The outage hit early on Tuesday morning, and lasted through until the afternoon – eBay's UK Twitter account claimed it was sorted at 13:30, when it tweeted: "All eBay sites are working normally and we are sorry for the inconvenience."
Users disagreed, though, and it may have taken longer to iron out the problem for some, as the first reply to this post (from @CrazyCakes_UK) read: "Mines not!!!! I am a seller who has lost money all morning! Gggrrrr please fix it."
And there are lots of folks who have complained about lost bids and sales, and are demanding that eBay look into some sort of compensation (and throwing in some liberal use of Caps Lock).
@dparker224 raised the point that customers paid for a service not provided, posting on Twitter: "ebay has been down all over the uk, ive had auctions end and lost hundreds, WE DEMAND COMPENSATION AS YOU DEMAND MONEY FROM US."
@maximus_andy tweeted: "I'm looking forward to the compensation you are going to pay me for all this lost business! SORT IT OUT EBAY!"
@TomFletchBB tweeted: "ALL customers....No announcement from @eBay_UK and I imagine no compensation for lost sales for business sellers. Business as usual."
And there were plenty more tweets where they came from – yet there's still been no announcement from eBay on the issue. Given that the downtime was a prolonged affair, you might rightly expect some response, particularly if your auctions came to a close on Tuesday (as was obviously the case with quite a few folks).
It's hardly the first outage eBay has suffered from in recent times, either. In fact, it's the tenth this year, and there was an hour-long downtime back at the end of June.
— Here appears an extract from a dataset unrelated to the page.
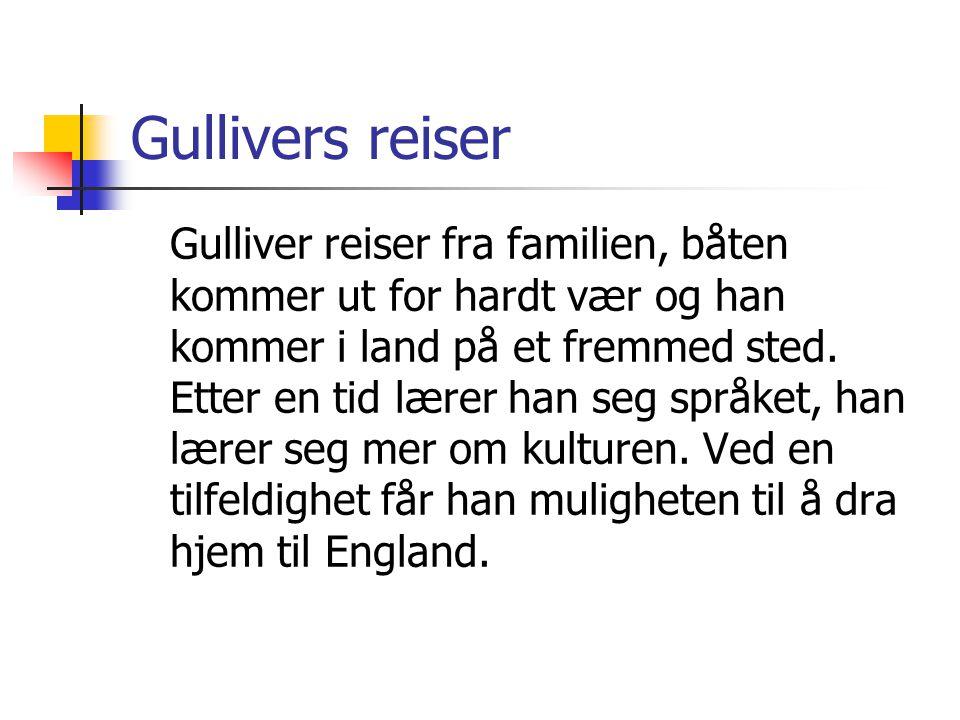 Gullivers reiser Gulliver reiser fra familien, båten kommer ut for hardt vær og han kommer i land på et fremmed sted. Etter en tid lærer han seg språk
In fairness to eBay, though, this particular incident hit other websites (and other eBay sites aside from the UK one), with it apparently being an Internet-wide issue pertaining to overflowing numbers of IPv4 addresses. You can read more about the details here: Internet goes down in flames as service providers struggle with IPv4.
Although the fact still remains that eBay users paid for a service and are unfairly out of pocket if their auctions were hosed by the downtime.